To see why it is so express `y` in terms of `x`: `y^2=4-x^2` or `y=+-sqrt(4-x^2)`. Because of `+-` we have two values of `y` for every value of `x`. Also as can be seen from graph function fails vertical line test.

**Parametric representation of the function.**

Parametric representation is slightly changed form of representing function by formula.

When we define function by formula we use following record `y=f(x)` where `f` is some formula.

But often it is more convenient to represent function using two functions and parameter.

If we define function as `x=u(t),y=v(t)` then by changing value of `t` (parameter) we can find corresponding pairs of `x` and `y`.
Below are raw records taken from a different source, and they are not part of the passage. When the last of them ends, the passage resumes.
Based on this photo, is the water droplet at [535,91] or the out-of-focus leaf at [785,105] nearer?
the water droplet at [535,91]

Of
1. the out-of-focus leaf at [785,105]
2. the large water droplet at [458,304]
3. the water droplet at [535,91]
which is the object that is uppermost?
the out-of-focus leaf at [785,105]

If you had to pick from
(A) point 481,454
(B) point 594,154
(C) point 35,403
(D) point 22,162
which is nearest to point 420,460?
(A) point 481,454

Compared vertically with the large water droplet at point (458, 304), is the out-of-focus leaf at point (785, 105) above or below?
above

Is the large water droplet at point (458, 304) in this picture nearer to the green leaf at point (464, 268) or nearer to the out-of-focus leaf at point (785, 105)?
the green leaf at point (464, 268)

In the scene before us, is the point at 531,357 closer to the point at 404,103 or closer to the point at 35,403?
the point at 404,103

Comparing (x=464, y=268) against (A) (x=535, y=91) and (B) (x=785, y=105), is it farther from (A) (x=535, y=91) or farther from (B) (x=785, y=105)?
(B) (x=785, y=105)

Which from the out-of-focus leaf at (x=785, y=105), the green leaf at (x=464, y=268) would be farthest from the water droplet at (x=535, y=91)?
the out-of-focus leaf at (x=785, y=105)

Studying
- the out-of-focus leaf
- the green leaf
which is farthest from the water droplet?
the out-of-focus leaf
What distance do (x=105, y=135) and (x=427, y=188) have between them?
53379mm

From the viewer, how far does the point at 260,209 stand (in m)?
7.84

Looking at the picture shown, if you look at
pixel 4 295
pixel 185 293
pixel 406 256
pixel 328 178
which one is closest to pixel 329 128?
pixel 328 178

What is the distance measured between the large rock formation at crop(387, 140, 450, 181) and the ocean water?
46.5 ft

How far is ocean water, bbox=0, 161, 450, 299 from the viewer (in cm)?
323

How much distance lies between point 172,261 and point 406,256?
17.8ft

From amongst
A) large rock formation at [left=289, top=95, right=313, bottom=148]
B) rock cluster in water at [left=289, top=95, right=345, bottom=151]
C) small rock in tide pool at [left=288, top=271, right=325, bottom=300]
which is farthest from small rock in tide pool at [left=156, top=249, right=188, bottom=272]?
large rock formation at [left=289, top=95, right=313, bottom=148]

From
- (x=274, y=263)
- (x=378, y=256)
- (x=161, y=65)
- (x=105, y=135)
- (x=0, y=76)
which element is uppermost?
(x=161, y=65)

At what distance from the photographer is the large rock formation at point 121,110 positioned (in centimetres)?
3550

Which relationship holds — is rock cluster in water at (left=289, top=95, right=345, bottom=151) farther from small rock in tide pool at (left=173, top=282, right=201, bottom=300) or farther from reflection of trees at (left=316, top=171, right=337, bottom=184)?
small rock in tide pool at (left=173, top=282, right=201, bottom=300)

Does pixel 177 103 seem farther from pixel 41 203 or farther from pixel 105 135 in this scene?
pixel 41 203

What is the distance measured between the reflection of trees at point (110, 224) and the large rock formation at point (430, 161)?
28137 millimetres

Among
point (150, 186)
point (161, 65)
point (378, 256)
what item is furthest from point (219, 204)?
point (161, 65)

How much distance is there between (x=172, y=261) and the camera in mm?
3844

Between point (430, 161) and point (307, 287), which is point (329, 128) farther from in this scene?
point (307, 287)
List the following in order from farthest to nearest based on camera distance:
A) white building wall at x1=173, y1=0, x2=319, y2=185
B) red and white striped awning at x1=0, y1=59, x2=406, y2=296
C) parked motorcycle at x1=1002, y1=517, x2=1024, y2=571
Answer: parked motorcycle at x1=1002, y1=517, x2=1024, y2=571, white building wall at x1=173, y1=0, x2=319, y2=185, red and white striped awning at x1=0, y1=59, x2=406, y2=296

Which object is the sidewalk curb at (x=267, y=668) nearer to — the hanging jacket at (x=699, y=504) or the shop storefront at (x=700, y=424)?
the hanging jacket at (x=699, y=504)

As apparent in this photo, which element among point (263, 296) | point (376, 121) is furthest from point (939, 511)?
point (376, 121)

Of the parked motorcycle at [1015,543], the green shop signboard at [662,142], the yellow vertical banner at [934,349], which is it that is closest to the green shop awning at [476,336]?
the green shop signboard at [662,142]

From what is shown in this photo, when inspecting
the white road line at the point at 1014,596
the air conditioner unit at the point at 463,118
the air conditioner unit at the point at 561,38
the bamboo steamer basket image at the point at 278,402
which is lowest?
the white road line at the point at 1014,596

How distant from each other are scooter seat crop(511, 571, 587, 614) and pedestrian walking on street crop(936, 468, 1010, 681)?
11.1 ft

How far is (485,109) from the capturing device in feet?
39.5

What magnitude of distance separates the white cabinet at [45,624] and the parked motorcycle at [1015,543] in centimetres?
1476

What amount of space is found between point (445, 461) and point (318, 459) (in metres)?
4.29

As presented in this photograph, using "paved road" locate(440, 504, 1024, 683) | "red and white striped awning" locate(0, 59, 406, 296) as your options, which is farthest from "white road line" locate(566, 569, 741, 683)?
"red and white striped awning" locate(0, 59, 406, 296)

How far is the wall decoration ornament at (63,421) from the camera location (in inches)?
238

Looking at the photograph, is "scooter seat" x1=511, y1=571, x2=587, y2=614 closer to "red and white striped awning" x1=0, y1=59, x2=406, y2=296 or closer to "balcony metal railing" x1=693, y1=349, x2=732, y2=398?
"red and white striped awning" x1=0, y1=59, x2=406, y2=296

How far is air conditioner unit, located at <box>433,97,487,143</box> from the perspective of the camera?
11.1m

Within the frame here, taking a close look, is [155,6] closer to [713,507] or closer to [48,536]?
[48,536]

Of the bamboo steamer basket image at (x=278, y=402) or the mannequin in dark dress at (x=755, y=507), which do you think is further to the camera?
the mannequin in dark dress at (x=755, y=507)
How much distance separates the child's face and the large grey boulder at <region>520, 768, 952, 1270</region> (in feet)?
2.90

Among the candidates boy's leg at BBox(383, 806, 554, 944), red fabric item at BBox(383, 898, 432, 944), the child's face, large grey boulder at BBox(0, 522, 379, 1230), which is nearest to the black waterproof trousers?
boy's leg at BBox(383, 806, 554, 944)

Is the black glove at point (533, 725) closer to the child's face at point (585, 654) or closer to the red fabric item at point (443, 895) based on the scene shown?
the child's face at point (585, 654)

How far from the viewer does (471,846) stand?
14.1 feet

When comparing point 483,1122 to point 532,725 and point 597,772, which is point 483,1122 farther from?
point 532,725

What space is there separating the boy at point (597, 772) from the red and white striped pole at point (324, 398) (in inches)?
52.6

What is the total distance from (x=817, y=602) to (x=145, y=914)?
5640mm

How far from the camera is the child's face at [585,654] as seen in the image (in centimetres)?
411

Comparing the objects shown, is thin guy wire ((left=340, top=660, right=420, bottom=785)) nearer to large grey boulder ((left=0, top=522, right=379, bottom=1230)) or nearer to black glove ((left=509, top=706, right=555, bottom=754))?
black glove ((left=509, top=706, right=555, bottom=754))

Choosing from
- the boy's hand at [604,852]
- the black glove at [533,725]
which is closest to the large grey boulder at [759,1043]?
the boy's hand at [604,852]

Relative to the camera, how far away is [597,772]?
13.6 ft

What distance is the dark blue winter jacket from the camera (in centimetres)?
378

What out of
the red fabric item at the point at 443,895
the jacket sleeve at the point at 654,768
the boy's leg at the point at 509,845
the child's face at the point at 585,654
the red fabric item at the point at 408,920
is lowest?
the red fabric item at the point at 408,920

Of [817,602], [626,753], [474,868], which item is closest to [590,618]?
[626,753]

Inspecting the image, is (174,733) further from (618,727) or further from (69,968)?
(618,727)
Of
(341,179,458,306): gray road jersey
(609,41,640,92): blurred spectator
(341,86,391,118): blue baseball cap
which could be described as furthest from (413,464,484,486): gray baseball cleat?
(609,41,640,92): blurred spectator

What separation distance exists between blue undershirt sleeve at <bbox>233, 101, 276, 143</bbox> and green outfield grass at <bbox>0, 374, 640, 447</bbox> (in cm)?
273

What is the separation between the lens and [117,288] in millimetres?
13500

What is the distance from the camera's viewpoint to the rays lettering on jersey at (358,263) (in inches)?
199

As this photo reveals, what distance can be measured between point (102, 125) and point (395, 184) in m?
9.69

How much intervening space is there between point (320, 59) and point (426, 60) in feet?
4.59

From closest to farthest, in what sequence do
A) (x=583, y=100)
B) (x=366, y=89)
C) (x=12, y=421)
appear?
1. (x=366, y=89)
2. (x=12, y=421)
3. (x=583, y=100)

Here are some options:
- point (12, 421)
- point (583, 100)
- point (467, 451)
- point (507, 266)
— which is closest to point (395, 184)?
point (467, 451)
In general we set some restrictions on `t`. If we require `a<=t<=b` then point `(u(a),v(a))` is called **initial**, point `(u(b),v(b))` is called **terminal**.

In some cases (but not always) it is possible to eliminate paremeter `t` and obtain standard representation of `y` as function of `x` (or `x` as a function of `y`).

Also, note that parametric equations can generate curve that are not functions.

**Example 7**. Draw graph of the function `x=t^3+1,y=t^2-1`, `-2<=t<=2`.

Let's find a couple of points that correspond to different value of `t`.

`t` | `x` | `y` |

-2 | `(-2)^3+1=-7` | `(-2)^2-1=3` |

-1 | `(-1)^3+1=0` | `(-1)^2-1=0` |

0 | `0^3+1=1` | `0^2-1=-1` |

1 | `1^3+1=2` | `1^2-1=0` |

2 | `2^3+1=9` | `2^2-1=3` |

Graph of this function is shown to the right.

Note, that in this case we can eliminate parameter `t`: from first equation `t=(x-1)^(1/3)`, plugging this equation for `t` in second equation gives `y=(x-1)^(2/3)-1`.

**Example 8**. Draw function `x=t^2+t,y=t^3-t^2`, `-2<=t<=2`.

Let's find a couple of points that correspond to different values of `t`.

`t` | `x` | `y` |

-2 | `(-2)^2+(-2)=2` | `(-2)^3-(-2)^2=-12` |

-1 | `(-1)^2+(-1)=0` | `(-1)^3-(-1)^2=-2` |

0 | `0^2+0=0` | `0^3-0^2=0` |

1 | `1^2+1=2` | `1^3-1^2=0` |

2 | `2^2+2=6` | `2^3-2^2=4` |

Note, that this is not a function because it fails vertical line test. Also it is very hard to eliminate parameter `t`.